In glioblastoma the adaptive T cell response is dependent on the activation state and the composition of different types of T cells [1]. Similar to cells of the innate immune system, glioma EVs can influence T cells both indirectly, through intermediate myeloid-derived innate immune cells, or directly (Figure 1). Factors associated with T-helper (Th)2 immunity (generally assumed to be a tumor-supportive T cell response) found in EVs in the peripheral blood of glioblastoma patients, led to the hypothesis that glioma-derived EVs can suppress the T cell-mediated adaptive immune response [9]. Specifically, the presence of immunoglobulins IgG2 and IgG4 on patient-derived EVs, together with elevated levels of CD14/CD163-positive monocytes, as well as high levels of colonystimulating factor 2 (CSF2), CSF3, IL-2, IL-4, and IL-13, were considered an indication of Th2 immunity. In addition, it was shown that monocytes after incubation with glioma EVs suppress T cell activation [10]. Although the exact mechanism for the suppression of T cell activation by monocytes after incubation with glioma EV is unknown, it was suggested that glioma EVs induced upregulation of pathways controlled by arginase-1, increased IL-10 secretion, and decreased human leukocyte antigen-DR isotope (HLA-DR) expression [10]. Contrarily to glioma EV induced effects requiring monocytes as intermediates, a direct effect of glioma EVs on T cells has recently been described [11]. In this study, binding of programmed death-ligand 1 (PD-L1) present on the surface of glioblastoma-derived EVs to the programmed cell death-1 (PD-1) receptor on T cells resulted in inhibition of T cell function, a phenotype that was reversed with the addition of anti-PD-1 receptor blockers. PD-L1/PD-1 inhibition of T cells mediated by glioma EVs does not require intermediate monocytes, as another study failed to detect monocytic PD-L1 expression after incubation with glioma EVs [12].
Together, these results describe capacities for glioma EVs to interfere with the adaptive immune response, however, similar to the findings in innate immune cells, all evidence supporting EV-mediated T cell immune suppression is based on in vitro testing, and lacks direct evidence from in vivo experiments.
Concluding Remarks and Future Perspectives
As highlighted earlier, challenges in identifying the role of EVs in glioma immunity result from the paucity of results from in vivo models and the inability to compare different studies, as virtually every publication uses a different EV isolation technique, yielding varying EV purity, concentration, and subpopulation composition (Box 1). To address the lack of standardization, the EV research community has generated a ‘Minimal Information for Studies of Extracellular Vesicles (MISEV)’ guideline that includes strong recommendations and reporting requirements to improve reproducibility and transferability of published results [3].
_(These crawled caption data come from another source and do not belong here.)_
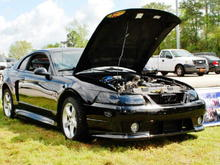 Another car show pic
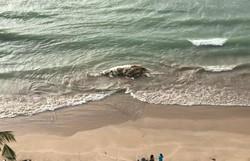 Baleia é encontrada em decomposição na praia de Boa Viagem  (Reprodução/WhatsApp)
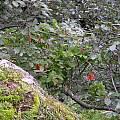 Fuchsia fulgens, Dennis Szeszko
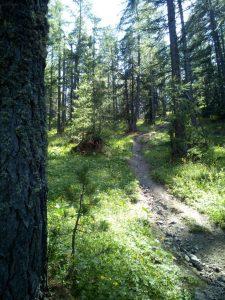 trail dh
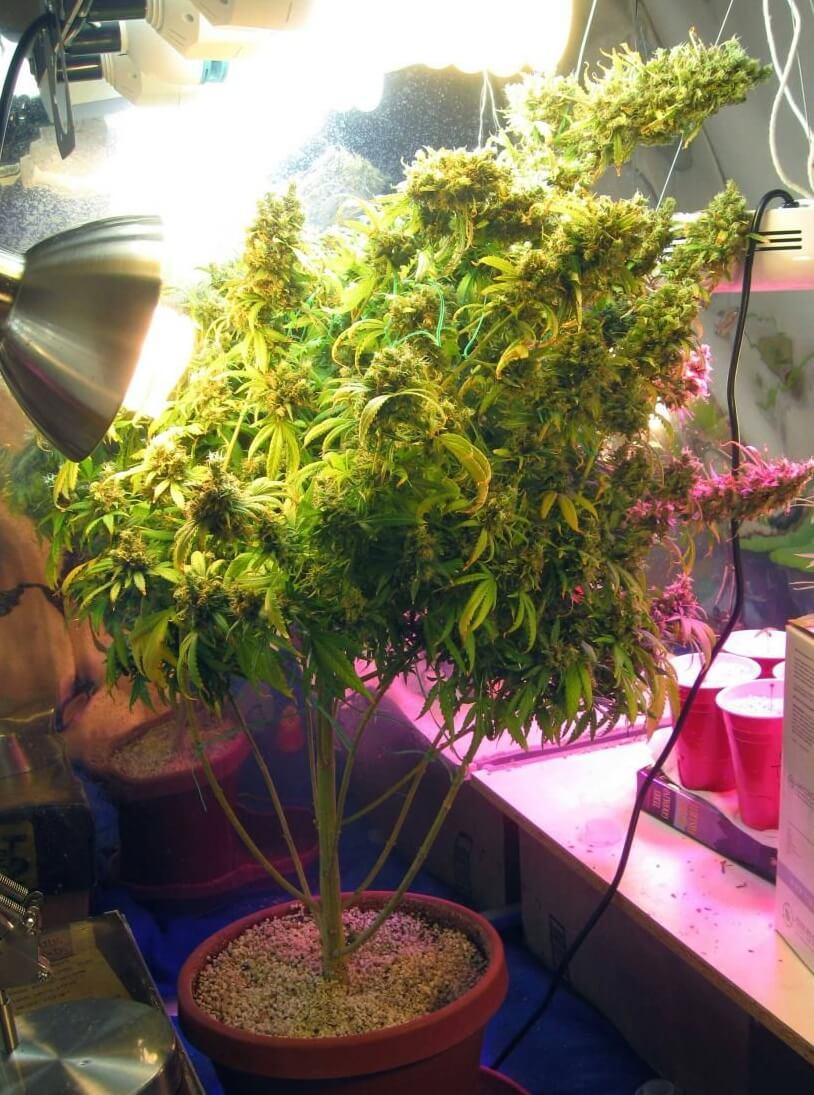 Лампы для выращивания марихуаны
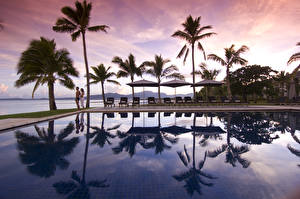 Wallpaper Sea Palm trees Pools Sunlounger Nature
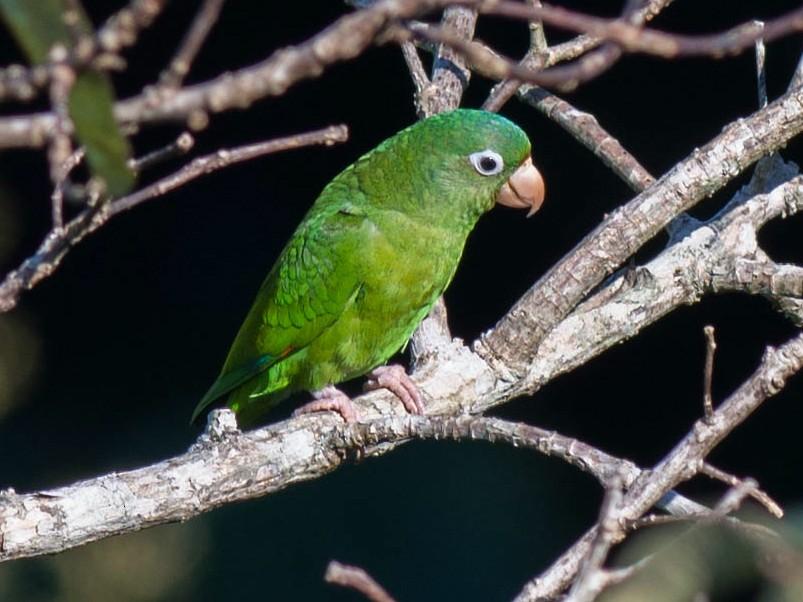 Golden-winged Parakeet - Tim Liguori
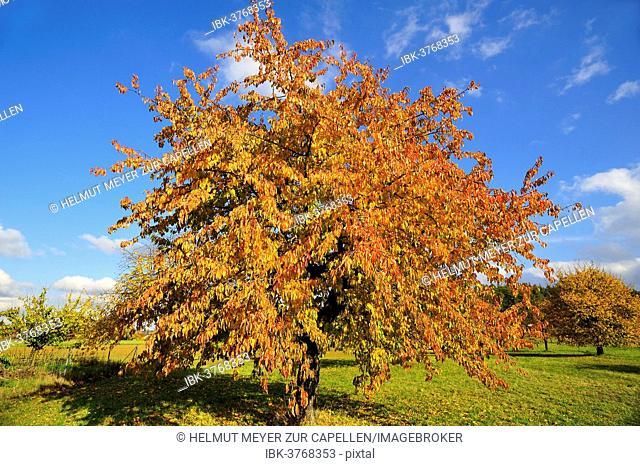 Sweet cherry (Prunus avium subsp. juliana) in autumn, Middle Franconia, Bavaria, Germany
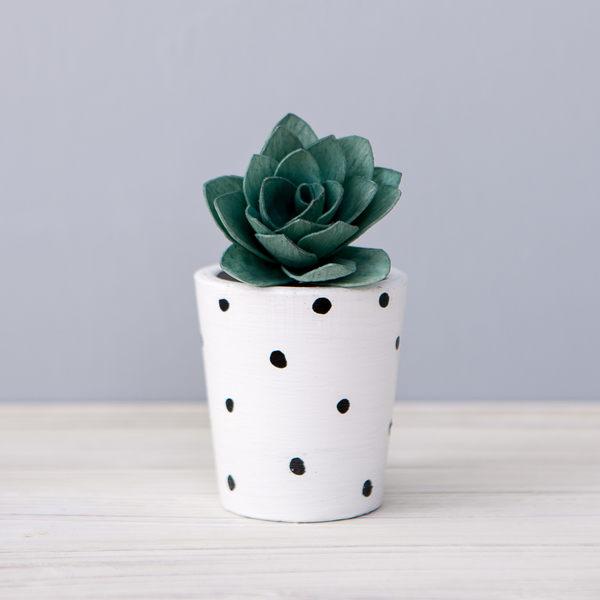 Cactus新意擴香花50ml-生活工場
Box 1. Guidelines for Studying Extracellular Vesicles.
The interest and number of publications relating to EVs has significantly grown in recent years. However, variability in experimental methods currently impacts progression in this field. A number of factors are responsible for this variability. First, cell culture conditions, including methods to harvest EVs, can heavily impact composition and purity of EVs. For example, the presence of fetal calf/bovine serum in culture can introduce contamination with bovine-derived EVs. Additionally, selection of different centrifugation steps can result in isolation of specific EV subpopulations selected based on size and density. Different storage methods of EVs can affect their function and integrity. Another major obstacle is the lack of standardized methods to quantify EVs and robust markers for EV subtypes. An effort to standardize EV research has been made under the guidelines of ‘Minimal Information for Studies of EVs (MISEV)’, in which a number of recommendations are listed to guide and structure EV characterization, separation, isolation, and quantification to improve the reproducibility of EV research [3].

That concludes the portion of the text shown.